*Source data*
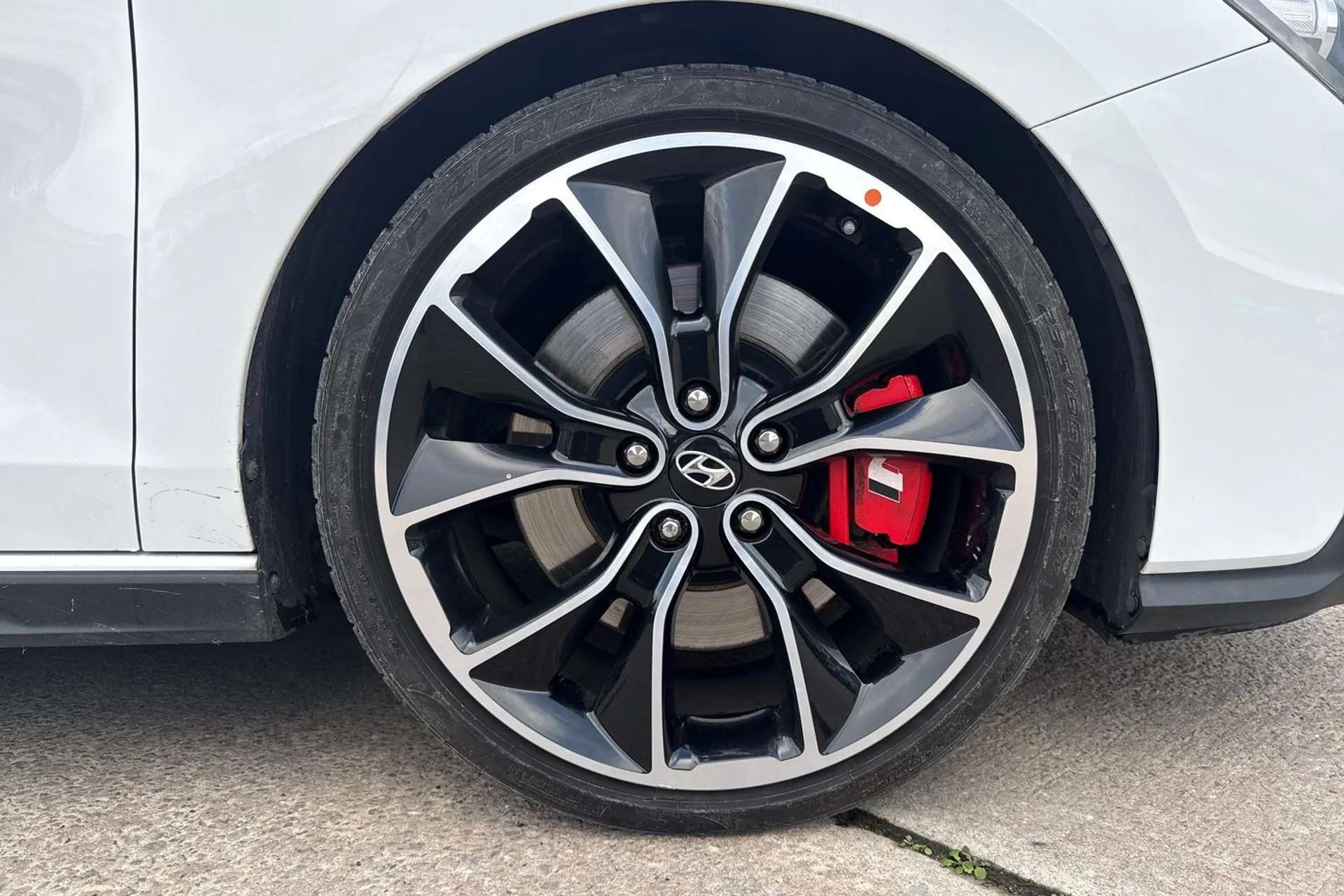 2019 HYUNDAI I30 FASTBACK 2019 HYUNDAI I30 FASTBACK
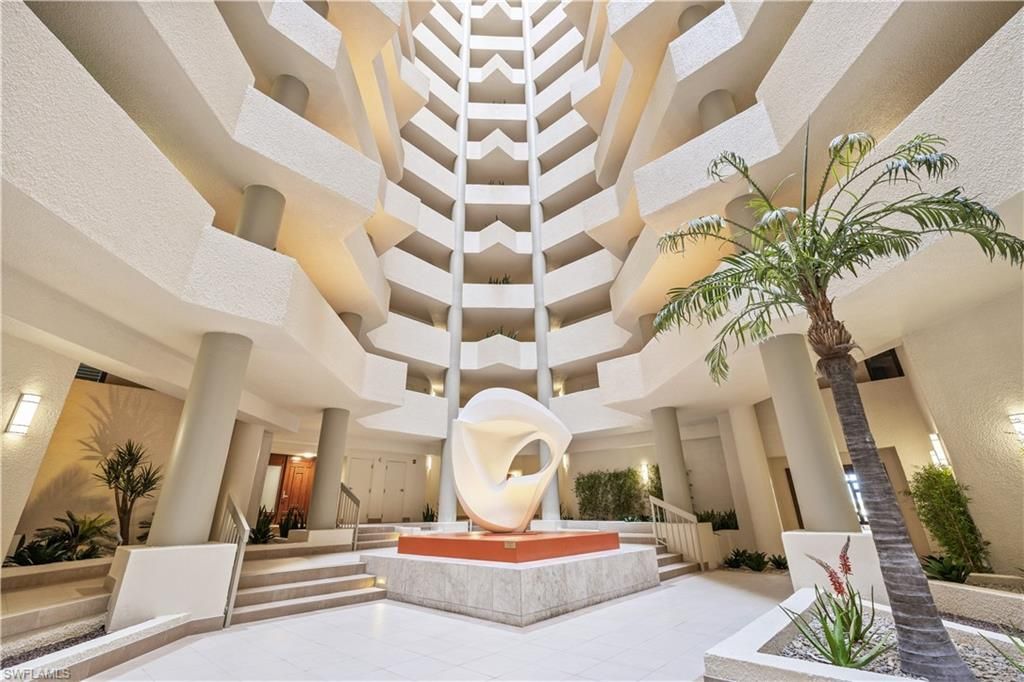 4551 Gulf Shore Blvd N, Unit 1506, Naples, FL 34103 Photo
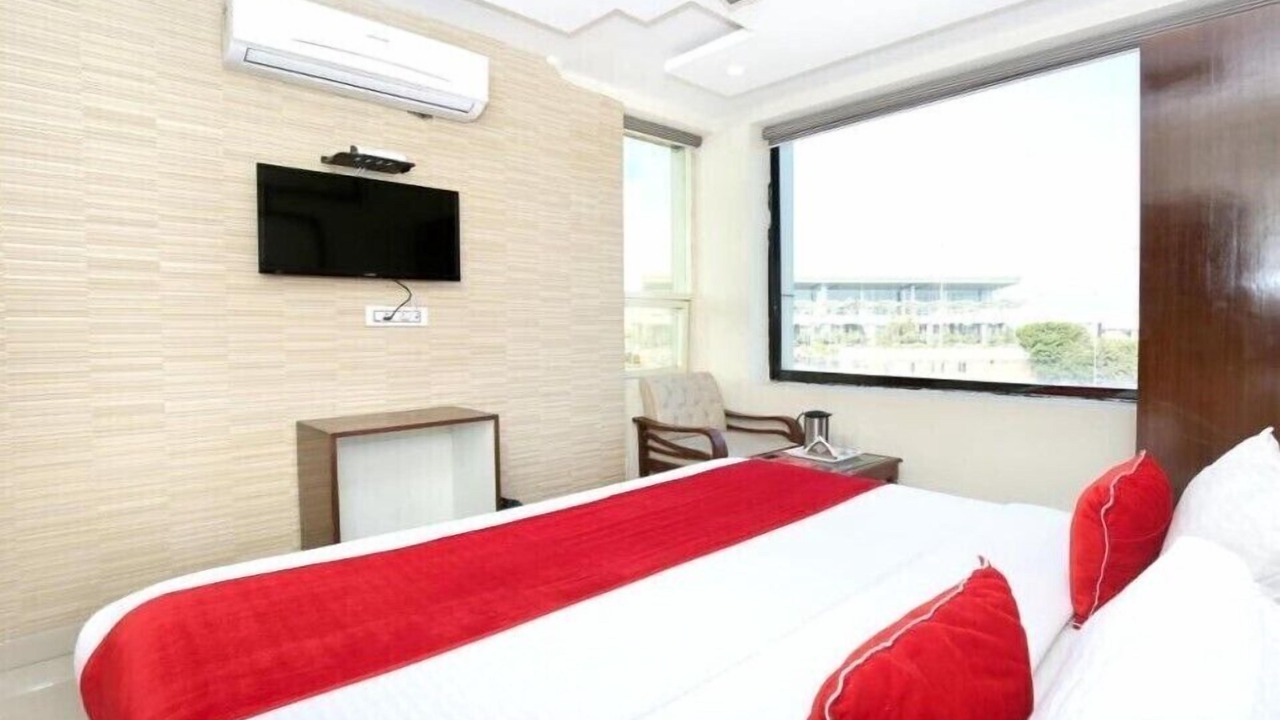 Photo of Bedroom in Kharar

*Exercise*
Could every line above be set down exactly, with the pictures omitted?

*Response below*
 2019 HYUNDAI I30 FASTBACK 2019 HYUNDAI I30 FASTBACK
 4551 Gulf Shore Blvd N, Unit 1506, Naples, FL 34103 Photo
 Photo of Bedroom in Kharar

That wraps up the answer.